■ What you will do
Copy out precisely the lines of the material that follows, beginning with the line containing "Sevilla - La" and ending with its last line; exclude pictures.

■ Recorded information
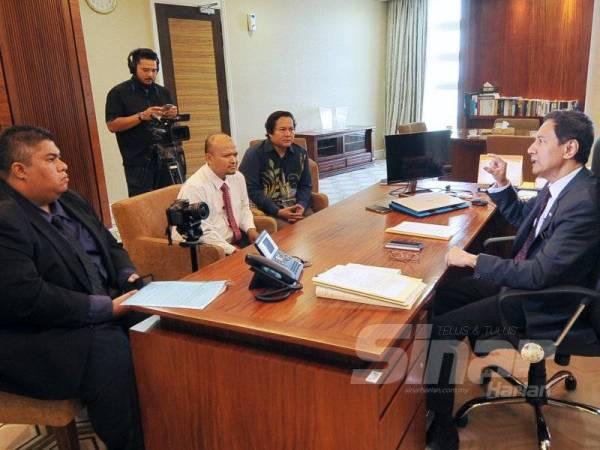 Azhar Azizan (kanan) ketika ditemu bual Sinar Ahad di pejabat Pengerusi SPR di Putrajaya.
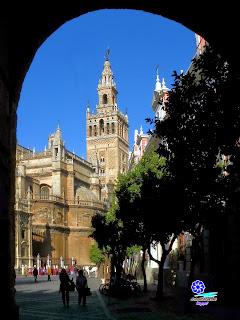 Sevilla - La Giralda desde la Puerta del Patio de Banderas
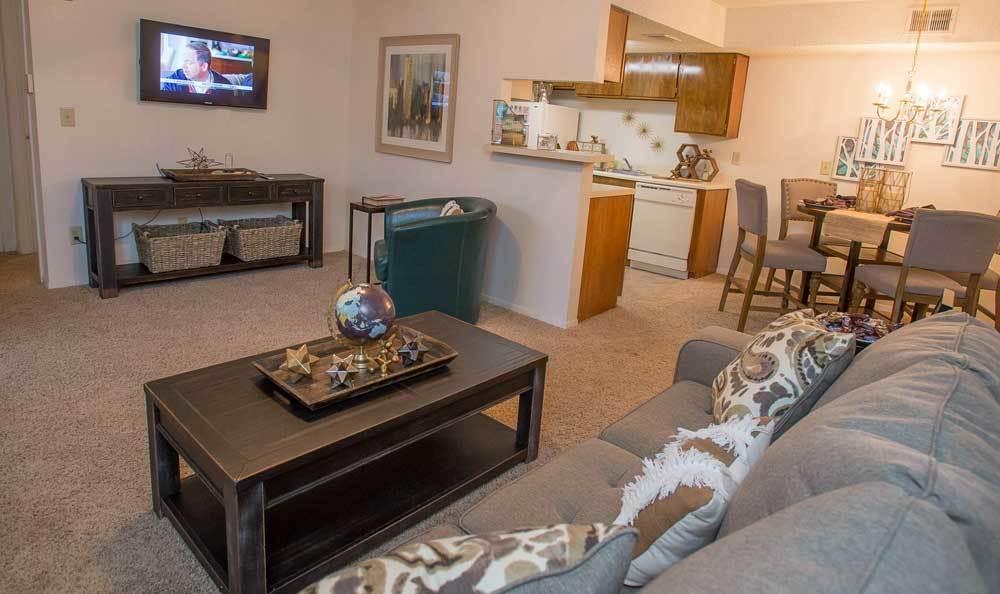 View the Cimarron Pointe Apartments floor plans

■ Your response
 Sevilla - La Giralda desde la Puerta del Patio de Banderas
 View the Cimarron Pointe Apartments floor plans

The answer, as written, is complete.